*** Entries shown ***

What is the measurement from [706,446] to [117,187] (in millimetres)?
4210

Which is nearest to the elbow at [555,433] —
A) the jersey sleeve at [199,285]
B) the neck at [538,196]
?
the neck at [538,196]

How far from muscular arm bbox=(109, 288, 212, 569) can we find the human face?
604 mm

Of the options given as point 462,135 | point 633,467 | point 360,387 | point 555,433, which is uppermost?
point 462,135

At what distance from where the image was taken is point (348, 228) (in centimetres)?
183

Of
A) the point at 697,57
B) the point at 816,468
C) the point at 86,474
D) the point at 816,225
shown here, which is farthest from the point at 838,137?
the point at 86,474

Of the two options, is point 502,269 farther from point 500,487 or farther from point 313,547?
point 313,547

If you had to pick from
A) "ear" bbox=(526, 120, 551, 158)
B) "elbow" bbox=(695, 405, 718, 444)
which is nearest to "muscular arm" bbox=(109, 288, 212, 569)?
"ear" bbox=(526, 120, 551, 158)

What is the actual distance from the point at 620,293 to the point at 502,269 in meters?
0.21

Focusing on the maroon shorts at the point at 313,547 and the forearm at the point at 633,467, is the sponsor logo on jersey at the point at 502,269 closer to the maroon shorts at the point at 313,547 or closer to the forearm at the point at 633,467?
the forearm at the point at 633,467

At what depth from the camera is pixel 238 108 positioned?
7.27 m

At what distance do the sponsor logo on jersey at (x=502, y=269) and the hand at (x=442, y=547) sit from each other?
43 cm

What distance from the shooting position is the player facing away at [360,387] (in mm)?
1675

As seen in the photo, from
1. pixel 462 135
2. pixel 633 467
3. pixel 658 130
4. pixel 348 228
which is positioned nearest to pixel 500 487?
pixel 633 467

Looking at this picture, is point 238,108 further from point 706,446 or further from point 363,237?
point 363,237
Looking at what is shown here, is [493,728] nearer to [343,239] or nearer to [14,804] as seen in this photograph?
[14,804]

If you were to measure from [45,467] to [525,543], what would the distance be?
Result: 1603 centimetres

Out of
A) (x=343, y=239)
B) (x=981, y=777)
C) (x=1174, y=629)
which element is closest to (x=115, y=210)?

***

### Prompt
Take the lines from the one containing "Focusing on the" through the end of the listing and write them out again, changing "distance" to "spacing" everywhere it appears and leaving everything else as it is.

### Task output
Focusing on the maroon shorts at the point at 313,547 and the forearm at the point at 633,467, is the sponsor logo on jersey at the point at 502,269 closer to the maroon shorts at the point at 313,547 or closer to the forearm at the point at 633,467?
the forearm at the point at 633,467

At what depth from the camera is pixel 238 108 positioned?
7.27 m

At what spacing do the sponsor logo on jersey at (x=502, y=269) and the hand at (x=442, y=547) sit from each other?
43 cm

What spacing from the shooting position is the player facing away at [360,387] (in mm)?
1675

As seen in the photo, from
1. pixel 462 135
2. pixel 633 467
3. pixel 658 130
4. pixel 348 228
which is positioned nearest to pixel 500 487?
pixel 633 467

Looking at this picture, is point 238,108 further from point 706,446 or further from point 363,237?
point 363,237
Looking at what is shown here, is [493,728] nearer to [343,239] or nearer to [14,804] as seen in this photograph?
[14,804]

If you were to measure from [45,467] to [525,543], what would the spacing be?
Result: 1603 centimetres

Out of
A) (x=343, y=239)
B) (x=981, y=777)
C) (x=1174, y=629)
which element is closest to (x=115, y=210)?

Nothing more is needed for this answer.